* **Text segment**
'''
Imperial Earth by Arthur C. Clarke

Earlier in the week science fiction maven Joachim Boaz reminded us via Twitter that it was Arthur C. Clarke’s birthday. Boaz suggested that his favorite Clarke novel was Imperial Earth. I knew I had read Imperial Earth in my youth, but I could recall very little about it. Of Rendezvous with Rama and Childhood’s End I had much clearer memories.

A library a few blocks from my home had a copy of Imperial Earth, so I decided to reread it. The library copy was a hardcover from 1976, with a pentomino design inscribed on the cover. (Pentominoes play a role in the story.)  It appears that I am the first person to open the book in 37 years, and when I did so the dried glue of the spine cracked in many places.  Honor this book which has died in the line of duty!

It is the year 2276. Titan has been colonized, and is ruled by three men, Malcolm Makenzie, the talented engineer and administrator who made colonizing Titan feasible and profitable two generations ago, and his two clones. The younger clone, Duncan, is 31 years old, and is about to go on a trip to Earth, to establish the relationships that will help keep the Makenzies in power on Titan and also to clone himself.  (Malcolm Makenzie is sterile, so the only way to maintain his dynasty is through cloning.) The novel, of 300 pages, follows Duncan’s trip to Earth, where he is to participate in the celebration of the 500th anniversary of U. S. independence as well as clone himself, and also includes flashbacks about Duncan’s youthful relationships with family members and sex partners.
'''
* **Work task 1**
List every Arthur C. Clarke novel named in the Imperial Earth review.
* **Work task 2**
Carry on the Imperial Earth review from the point where it stops.

Dataset entries
'''
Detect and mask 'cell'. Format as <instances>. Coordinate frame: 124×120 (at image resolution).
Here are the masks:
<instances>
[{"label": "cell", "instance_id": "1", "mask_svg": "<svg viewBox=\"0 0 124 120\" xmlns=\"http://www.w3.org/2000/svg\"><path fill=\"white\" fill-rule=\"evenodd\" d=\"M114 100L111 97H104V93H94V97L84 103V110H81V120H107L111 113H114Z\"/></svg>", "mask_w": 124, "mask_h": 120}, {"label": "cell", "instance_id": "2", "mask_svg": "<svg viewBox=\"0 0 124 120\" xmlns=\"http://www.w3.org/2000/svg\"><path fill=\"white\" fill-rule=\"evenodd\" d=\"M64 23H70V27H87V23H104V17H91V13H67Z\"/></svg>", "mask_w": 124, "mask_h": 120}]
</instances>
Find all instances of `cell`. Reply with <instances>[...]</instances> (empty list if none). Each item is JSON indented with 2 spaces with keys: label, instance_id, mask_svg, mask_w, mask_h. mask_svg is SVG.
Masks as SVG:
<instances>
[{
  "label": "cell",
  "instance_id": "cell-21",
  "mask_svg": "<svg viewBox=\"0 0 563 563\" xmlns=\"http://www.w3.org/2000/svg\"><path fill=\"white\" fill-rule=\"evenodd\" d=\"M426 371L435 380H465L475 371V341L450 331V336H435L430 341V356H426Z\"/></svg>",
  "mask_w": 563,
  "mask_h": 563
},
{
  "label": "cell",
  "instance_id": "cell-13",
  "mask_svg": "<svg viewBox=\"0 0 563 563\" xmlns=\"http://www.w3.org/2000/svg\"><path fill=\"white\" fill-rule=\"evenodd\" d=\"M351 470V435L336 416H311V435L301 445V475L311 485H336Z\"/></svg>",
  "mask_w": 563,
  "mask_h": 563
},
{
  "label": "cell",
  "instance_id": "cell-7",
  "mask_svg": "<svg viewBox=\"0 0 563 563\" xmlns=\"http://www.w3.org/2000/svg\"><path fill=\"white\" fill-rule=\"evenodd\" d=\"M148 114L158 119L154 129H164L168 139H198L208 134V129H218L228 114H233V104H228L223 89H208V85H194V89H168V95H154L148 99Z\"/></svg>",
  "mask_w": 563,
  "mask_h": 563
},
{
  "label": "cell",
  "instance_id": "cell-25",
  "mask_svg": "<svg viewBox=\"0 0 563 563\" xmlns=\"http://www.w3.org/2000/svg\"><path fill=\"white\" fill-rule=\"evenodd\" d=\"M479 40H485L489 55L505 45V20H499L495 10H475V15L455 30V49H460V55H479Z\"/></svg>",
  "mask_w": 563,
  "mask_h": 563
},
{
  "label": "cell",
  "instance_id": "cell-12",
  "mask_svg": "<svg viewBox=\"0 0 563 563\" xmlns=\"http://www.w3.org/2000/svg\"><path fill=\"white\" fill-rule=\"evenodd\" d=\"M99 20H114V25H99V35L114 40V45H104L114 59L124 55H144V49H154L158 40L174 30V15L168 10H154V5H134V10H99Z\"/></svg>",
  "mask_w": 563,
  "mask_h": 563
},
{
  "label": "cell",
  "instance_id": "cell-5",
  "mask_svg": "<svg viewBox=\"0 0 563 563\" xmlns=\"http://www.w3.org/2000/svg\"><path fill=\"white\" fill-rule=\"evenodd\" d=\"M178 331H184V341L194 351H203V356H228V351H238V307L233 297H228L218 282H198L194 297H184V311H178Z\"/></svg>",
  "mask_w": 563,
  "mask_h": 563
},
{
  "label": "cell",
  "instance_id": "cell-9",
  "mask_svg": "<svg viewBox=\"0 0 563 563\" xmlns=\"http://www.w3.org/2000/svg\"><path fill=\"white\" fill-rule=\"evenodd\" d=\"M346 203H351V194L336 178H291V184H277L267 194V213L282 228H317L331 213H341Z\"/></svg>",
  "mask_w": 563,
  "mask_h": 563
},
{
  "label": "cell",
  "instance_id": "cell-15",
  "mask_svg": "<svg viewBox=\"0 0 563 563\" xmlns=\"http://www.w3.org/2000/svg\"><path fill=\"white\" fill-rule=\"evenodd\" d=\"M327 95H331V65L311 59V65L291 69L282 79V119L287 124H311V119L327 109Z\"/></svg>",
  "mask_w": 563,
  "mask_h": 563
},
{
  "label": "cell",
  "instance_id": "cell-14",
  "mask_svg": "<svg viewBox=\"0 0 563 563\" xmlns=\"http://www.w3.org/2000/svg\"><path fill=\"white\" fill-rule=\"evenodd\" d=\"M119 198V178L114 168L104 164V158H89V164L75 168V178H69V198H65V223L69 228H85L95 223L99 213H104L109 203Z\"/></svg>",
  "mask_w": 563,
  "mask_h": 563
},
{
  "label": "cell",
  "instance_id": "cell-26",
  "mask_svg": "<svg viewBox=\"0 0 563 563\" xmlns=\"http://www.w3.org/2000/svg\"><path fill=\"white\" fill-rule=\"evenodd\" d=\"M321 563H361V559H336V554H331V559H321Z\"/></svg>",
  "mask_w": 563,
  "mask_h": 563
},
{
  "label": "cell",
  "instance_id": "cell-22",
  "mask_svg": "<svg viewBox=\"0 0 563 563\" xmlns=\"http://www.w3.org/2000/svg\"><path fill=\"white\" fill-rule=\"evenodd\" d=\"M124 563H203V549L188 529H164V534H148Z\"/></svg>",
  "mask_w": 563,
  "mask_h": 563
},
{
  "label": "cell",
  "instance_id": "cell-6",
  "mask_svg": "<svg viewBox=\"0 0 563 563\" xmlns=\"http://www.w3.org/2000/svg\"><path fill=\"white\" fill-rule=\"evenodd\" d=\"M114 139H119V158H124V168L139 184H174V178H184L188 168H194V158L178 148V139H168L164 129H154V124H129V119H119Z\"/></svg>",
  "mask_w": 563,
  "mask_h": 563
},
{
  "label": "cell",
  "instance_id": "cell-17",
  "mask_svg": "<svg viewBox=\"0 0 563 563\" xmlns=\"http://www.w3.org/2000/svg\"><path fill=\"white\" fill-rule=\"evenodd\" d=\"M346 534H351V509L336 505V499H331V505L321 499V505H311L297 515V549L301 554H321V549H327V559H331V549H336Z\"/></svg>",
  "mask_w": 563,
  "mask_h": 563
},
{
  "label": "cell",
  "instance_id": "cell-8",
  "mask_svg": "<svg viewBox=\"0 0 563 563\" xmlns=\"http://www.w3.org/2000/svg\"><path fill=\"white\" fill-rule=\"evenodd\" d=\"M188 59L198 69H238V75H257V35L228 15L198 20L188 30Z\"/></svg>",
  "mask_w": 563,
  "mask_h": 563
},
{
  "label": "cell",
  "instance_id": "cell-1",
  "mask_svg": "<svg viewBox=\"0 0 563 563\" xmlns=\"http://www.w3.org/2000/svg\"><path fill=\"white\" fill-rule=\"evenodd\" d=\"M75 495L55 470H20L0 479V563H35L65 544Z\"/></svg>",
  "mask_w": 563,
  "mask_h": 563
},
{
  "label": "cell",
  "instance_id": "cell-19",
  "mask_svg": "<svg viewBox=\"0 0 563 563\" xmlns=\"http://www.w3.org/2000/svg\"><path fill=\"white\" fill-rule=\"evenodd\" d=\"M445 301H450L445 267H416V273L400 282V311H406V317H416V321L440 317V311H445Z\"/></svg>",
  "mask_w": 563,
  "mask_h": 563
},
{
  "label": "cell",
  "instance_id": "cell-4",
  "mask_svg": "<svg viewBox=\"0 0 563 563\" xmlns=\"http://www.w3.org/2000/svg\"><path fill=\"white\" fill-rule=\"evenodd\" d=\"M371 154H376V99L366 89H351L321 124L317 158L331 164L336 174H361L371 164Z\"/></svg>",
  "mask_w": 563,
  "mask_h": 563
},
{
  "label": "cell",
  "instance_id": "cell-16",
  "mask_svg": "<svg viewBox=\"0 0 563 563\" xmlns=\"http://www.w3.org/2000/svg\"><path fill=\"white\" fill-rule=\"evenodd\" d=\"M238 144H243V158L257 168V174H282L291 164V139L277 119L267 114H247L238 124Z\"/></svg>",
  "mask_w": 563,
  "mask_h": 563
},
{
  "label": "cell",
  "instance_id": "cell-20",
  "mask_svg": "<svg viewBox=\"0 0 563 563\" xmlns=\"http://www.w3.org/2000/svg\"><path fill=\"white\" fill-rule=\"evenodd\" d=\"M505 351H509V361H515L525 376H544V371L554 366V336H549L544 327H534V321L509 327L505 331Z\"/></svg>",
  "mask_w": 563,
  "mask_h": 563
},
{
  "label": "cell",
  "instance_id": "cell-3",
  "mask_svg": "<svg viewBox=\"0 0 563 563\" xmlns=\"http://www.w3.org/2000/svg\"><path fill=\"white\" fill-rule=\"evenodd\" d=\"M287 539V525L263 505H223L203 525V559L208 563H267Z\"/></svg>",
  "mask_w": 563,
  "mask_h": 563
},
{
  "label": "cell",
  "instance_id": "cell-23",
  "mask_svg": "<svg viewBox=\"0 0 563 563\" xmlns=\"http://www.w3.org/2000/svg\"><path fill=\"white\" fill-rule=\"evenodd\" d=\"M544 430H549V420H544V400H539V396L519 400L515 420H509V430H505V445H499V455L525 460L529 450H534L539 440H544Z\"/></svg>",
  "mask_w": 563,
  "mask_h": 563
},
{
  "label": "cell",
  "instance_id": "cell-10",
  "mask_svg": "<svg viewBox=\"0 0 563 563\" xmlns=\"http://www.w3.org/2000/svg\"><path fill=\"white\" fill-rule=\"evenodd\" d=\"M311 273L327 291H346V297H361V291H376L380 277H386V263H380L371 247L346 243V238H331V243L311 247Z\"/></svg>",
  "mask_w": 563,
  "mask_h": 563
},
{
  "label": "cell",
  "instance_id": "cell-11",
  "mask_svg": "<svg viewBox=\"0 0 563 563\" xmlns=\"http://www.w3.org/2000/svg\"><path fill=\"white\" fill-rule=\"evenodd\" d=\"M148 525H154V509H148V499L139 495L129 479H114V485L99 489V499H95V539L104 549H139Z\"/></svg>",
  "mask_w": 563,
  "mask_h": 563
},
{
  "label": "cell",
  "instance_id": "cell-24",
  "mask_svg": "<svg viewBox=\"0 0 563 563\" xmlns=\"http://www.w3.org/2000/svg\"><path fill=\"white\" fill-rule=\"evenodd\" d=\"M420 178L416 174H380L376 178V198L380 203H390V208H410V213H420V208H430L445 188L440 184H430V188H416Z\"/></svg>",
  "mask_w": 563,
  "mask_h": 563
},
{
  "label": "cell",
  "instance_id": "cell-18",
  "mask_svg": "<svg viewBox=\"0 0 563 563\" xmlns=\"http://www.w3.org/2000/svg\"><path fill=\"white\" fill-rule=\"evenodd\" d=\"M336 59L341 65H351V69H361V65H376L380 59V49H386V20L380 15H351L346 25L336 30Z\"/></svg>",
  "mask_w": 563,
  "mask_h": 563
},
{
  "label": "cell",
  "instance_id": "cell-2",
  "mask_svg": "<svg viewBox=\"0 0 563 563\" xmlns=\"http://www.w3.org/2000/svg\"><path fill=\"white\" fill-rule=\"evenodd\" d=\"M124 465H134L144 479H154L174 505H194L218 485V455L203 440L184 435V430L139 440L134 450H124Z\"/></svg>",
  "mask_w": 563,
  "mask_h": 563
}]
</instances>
'''
* **Answer space 1**
Imperial Earth
Rendezvous with Rama
Childhood's End

* **Answer space 2**
Imperial Earth is “hard” science fiction – Clarke not only tries to make all the technology, astronomy and geography a believable extrapolation of real life science, but spends time explaining Titan’s weather, the speed of moons’ orbits and rotations, the acceleration and speed of the space ship that takes Duncan to Earth, and so on. This is a science fiction book in which the hard sciences really matter; or at least Clarke uses the book to try to teach you some hard science. How much of this stuff really serves the plot is questionable; in fact I doubt if half of Imperial Earth’s pages really deal with the book’s plot. The novel is largely a kind of travelogue through the 23rd century, a utopian vision which serves as a criticism of the 20th century, with additional assorted science and history lectures.

The first hundred pages of the novel introduce us to Duncan and his life, Titan, and interplanetary travel. I enjoyed this part, as space travel and the Titan colony are interesting, and the stuff about Duncan’s sexual and filial relationships is engaging.

Then we’ve got 200 pages on Earth. Duncan travels around, meeting people and taking in the amazing sights, like blue skies, trees, flowers, animals, and the pools of water, things alien to his experience on Titan, where people live in corridors under the deadly surface. Clarke describes this future world and indulges in efforts to infect the reader with some of his own enthusiasms. Clarke was an avid sea diver and supporter of space programs, and so we get a surfeit of pages of romantic gushing over the Titanic and the first moon landing, as well as an interesting scene in which Duncan helps to tend a coral reef.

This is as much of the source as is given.